The argument goes like this: Lost used to be a great, entertaining show, but it got so up its own, um, hatch with plot convolutions that it became impossible and frustrating to follow. Enter Heroes, another great-looking serial which improved on the formula by streamlining its mystery, disciplining its story, and providing closure, closure, closure. It tells you “Save the Cheerleader, Save the World,” and, by God, somebody will save the cheerleader by mid-season!

I like Heroes a lot. I’ll be watching tonight. (First Nathan gets with Niki, and now he’s Claire’s father? Dude’s presidential material!) But to me this argument takes a pretty dim view of not just Lost but of what TV can be as an entertainment form.
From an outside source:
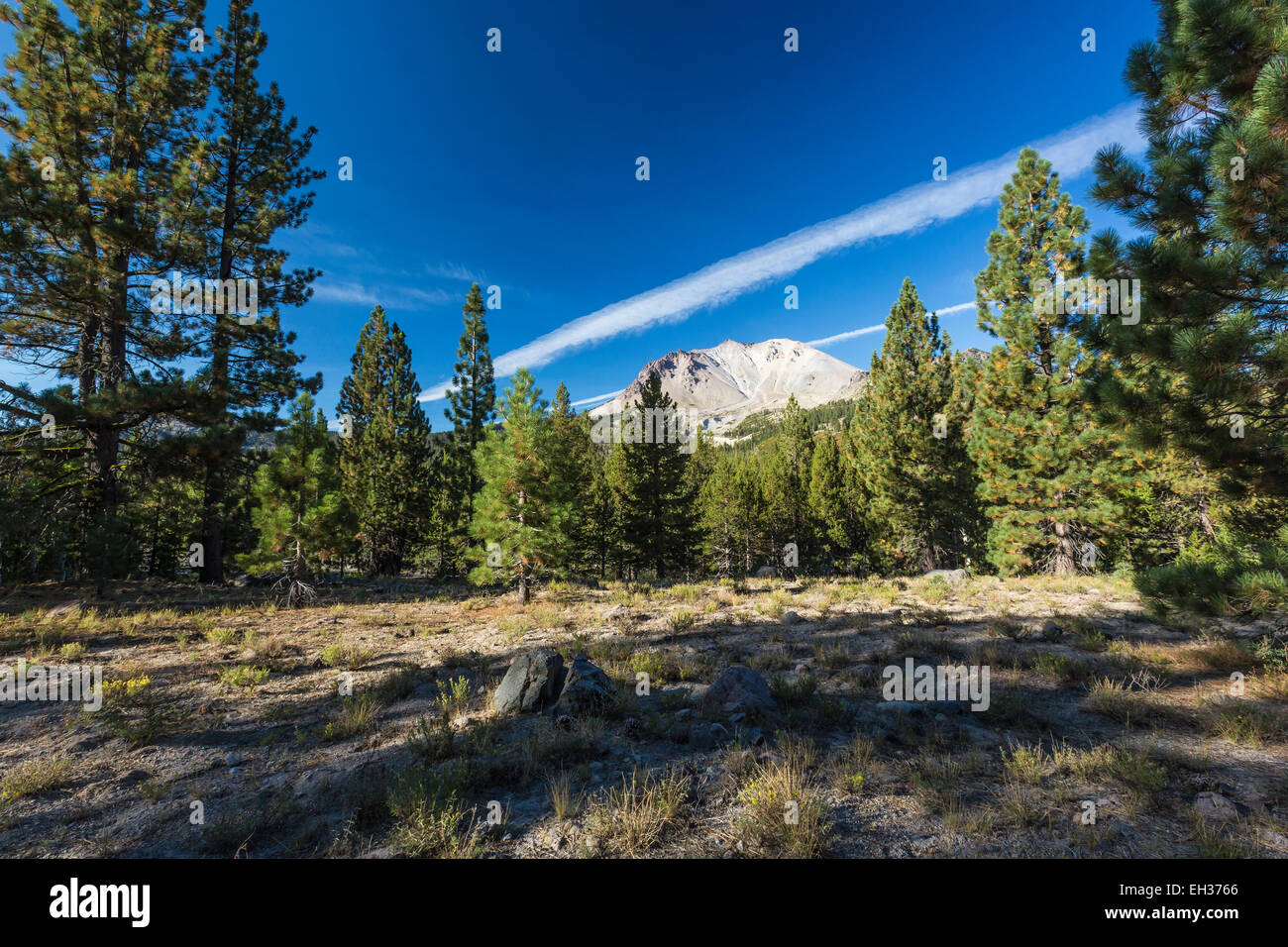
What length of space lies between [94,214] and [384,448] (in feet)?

If all you care about is suspense, easy-to-follow stories and plot gratification, Heroes is your show.

But as a piece of writing, a work of–is it embarrassing to say this?–art? It’s not even close. Heroes is not written nearly at the level Lost is, either in its dialogue–how often does a character on Heroes deliver a line you couldn’t have pretty much predicted a beat in advance?–or its characters. Lost has an entire roster of multifaceted, engaging characters, alive and dead: Locke, Eko, Sawyer, Ben and the list goes on. Heroes has maybe two characters that aren’t flat stock types: Hiro (who’s funny and endearing, but pales before Hurley) and maybe Horn-Rimmed Glasses (who is interestingly ambiguous, but also a bit of an X-Files retread).

Obviously not every show on TV needs to be, or can be, as creative as Lost, and there’s room for more than one good serial on network TV. But it’s time to stop the madness. If anybody wants to take up the samurai sword for Heroes, however, I bare my neck for you here.